While driving to work recently, I realized I was feeling content and calm. It is a rare experience for me to exist without wandering around in my mind. I examined the experience and realized I could have it because I wasn't preoccupied with problems. Several things that had been weighing on my mind had been cleared up and therefore my ride to work was unburdened. I went into the day without any preconceptions of what it might contain. I wasn't dreading anything, nor was I anticipating anything.
Expectation and anticipation reared their ugly heads two days later at work. I encountered a patient that I expected something from and was disappointed when the situation turned out to be very different. It was with my expectation that the problem lie. The patient was as she was. I brought my preconception to the situation and had a negative emotional reaction because she didn't live up to it.
In addition to expectation and anticipation, going back in your mind to review something you experienced will prevent you from being present, and therefore rob you of any chance to be content. As I thought about why I was able to feel calm and content, I was taken away from the experience. As I move mentally into the past, I am subject to the emotional reactions of the past. As I relive those emotional reactions, I strengthen them, and move even farther from contentment.
Recently I have asked you at the beginning of class to notice and honor whatever you brought into the room with you. Your experiences and how you feel about them will color your practice. This is also true of any encounter in your life.

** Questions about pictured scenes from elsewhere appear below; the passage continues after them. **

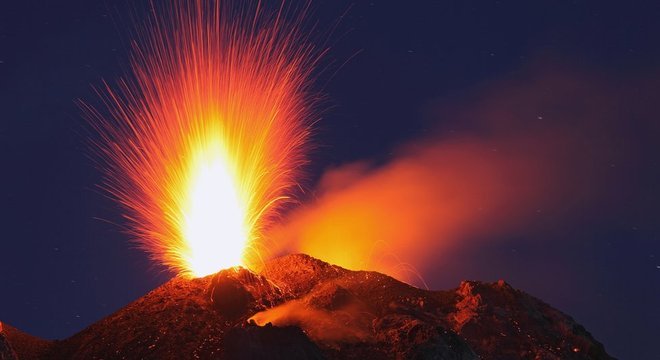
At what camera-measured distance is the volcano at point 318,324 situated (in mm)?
17344

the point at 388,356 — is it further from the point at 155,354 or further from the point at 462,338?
the point at 155,354

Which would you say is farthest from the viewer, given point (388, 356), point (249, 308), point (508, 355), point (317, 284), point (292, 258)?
point (292, 258)

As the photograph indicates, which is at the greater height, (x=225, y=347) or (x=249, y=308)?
(x=249, y=308)

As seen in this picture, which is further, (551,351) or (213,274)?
(213,274)

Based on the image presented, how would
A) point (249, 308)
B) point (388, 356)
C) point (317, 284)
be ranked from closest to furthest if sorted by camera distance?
1. point (388, 356)
2. point (249, 308)
3. point (317, 284)

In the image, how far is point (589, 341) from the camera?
20516 mm

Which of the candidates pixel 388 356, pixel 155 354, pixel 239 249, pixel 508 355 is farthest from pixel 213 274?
pixel 508 355

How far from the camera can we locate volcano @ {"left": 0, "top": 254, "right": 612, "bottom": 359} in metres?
17.3

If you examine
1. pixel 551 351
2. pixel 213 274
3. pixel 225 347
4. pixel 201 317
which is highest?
pixel 213 274

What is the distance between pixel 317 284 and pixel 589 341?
8.44m

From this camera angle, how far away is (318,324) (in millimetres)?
18875

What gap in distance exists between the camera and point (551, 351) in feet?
63.7

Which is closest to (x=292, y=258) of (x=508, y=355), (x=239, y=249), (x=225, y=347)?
(x=239, y=249)

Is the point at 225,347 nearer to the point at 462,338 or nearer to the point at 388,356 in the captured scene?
→ the point at 388,356
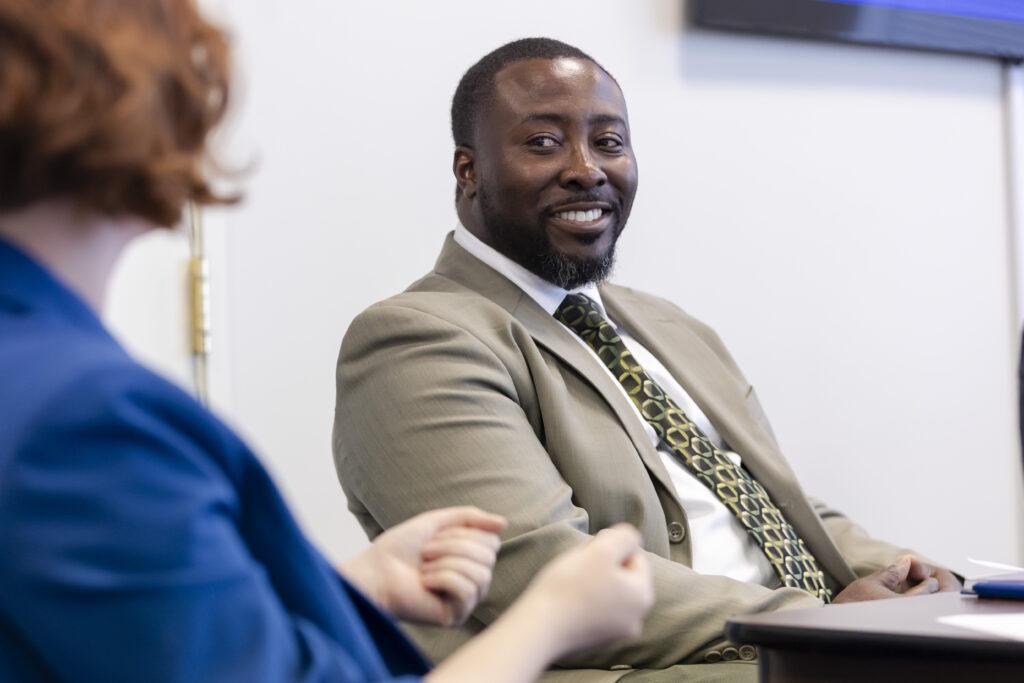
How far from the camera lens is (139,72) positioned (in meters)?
0.63

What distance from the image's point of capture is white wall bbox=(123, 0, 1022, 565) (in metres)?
2.13

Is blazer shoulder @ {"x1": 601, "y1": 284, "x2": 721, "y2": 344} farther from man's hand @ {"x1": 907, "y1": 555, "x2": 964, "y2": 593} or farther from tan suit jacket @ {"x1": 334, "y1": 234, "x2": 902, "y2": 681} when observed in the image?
man's hand @ {"x1": 907, "y1": 555, "x2": 964, "y2": 593}

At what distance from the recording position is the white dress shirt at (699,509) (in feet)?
5.67

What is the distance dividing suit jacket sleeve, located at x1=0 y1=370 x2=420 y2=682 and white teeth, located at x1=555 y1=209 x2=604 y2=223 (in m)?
1.35

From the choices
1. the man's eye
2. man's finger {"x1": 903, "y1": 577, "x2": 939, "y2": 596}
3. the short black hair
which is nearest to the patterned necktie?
man's finger {"x1": 903, "y1": 577, "x2": 939, "y2": 596}

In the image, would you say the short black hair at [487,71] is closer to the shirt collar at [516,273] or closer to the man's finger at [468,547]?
the shirt collar at [516,273]

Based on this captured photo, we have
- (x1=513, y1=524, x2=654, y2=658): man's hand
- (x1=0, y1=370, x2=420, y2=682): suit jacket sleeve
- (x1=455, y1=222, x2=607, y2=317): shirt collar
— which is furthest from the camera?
(x1=455, y1=222, x2=607, y2=317): shirt collar

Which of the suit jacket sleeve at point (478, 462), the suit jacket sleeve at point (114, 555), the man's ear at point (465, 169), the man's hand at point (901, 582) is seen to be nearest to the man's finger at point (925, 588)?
the man's hand at point (901, 582)

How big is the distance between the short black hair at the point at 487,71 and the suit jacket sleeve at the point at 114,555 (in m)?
1.44

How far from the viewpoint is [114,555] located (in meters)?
0.60

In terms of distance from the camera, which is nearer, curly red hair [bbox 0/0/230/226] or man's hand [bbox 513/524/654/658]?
curly red hair [bbox 0/0/230/226]

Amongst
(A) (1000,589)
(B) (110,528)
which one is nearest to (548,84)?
(A) (1000,589)

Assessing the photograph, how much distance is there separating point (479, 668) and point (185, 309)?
1.48 metres

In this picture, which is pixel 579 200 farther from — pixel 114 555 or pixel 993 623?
pixel 114 555
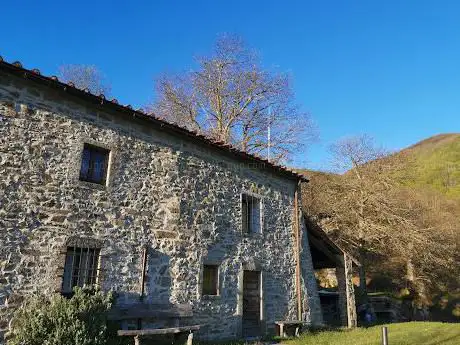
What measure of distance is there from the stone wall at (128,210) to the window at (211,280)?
0.19m

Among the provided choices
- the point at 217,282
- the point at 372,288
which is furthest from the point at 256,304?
the point at 372,288

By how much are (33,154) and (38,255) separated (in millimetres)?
Answer: 2036

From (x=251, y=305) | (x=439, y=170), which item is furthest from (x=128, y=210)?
(x=439, y=170)

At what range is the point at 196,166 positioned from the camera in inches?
420

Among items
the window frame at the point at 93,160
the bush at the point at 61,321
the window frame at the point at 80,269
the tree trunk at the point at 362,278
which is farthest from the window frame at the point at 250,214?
the tree trunk at the point at 362,278

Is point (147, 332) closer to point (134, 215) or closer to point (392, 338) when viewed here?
point (134, 215)

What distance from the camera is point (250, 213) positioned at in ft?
39.6

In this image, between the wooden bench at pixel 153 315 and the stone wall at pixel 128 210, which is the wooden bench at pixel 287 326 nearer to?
the stone wall at pixel 128 210

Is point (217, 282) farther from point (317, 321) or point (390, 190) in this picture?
point (390, 190)

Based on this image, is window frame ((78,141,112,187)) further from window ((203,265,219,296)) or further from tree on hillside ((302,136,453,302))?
tree on hillside ((302,136,453,302))

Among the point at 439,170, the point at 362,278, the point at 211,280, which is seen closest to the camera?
the point at 211,280

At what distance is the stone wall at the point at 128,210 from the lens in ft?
24.8

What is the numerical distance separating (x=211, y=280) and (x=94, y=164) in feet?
14.3

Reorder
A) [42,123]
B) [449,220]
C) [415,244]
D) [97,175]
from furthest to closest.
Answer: [449,220]
[415,244]
[97,175]
[42,123]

Sometimes we have emotional reactions that are so deeply ingrained that we are not really sure why we have them. I spoke a couple weeks ago about the idea of judgment versus discernment. Those ideas are operating at a level of aware decision making. But sometimes we have emotional reactions that are not so easily seen and understood. We have lower levels of mind that are functioning all the time and reacting to stimuli. So, not only do we react on the level that is related to our experience and memory but also on a level that is more instinctual; more guttural. I noticed it when I worked this weekend for people I had never met before. There were those who made me feel at home and those two made me feel like a stranger. It's not that anyone was unwelcoming or unkind but that there was a reaction in myself, probably set up when I was a child, to what I consider comforting and warm and what I don't. So even when we don't mean to, we walking to a given situation with a level of pre-programming that is going to affect the way we perceive; the way we feel in that situation.
We aren't always going to feel content. I noticed a couple days after I had that brief and lovely feeling of contentment that I left the house with a weight, so I was unable to have contentment. And I encountered things that were upsetting. But the mark of a regular yoga practice is, in part, your recovery time. When you're taken away from calm, how quickly can you return to it? Our practice this week will give you some tools that you can utilize when you're feeling upset to bring yourself back to that place settled, centered calmness and hopefully move you closer to contentment. We will practice a slow flow, without any anticipation, expectation or preconceptions to color the experience of the practice. Keeping the mind centered on the flow the breath while matching the movements of the body to that flow will allow us to be calm and centered, acting as a cohesive unit.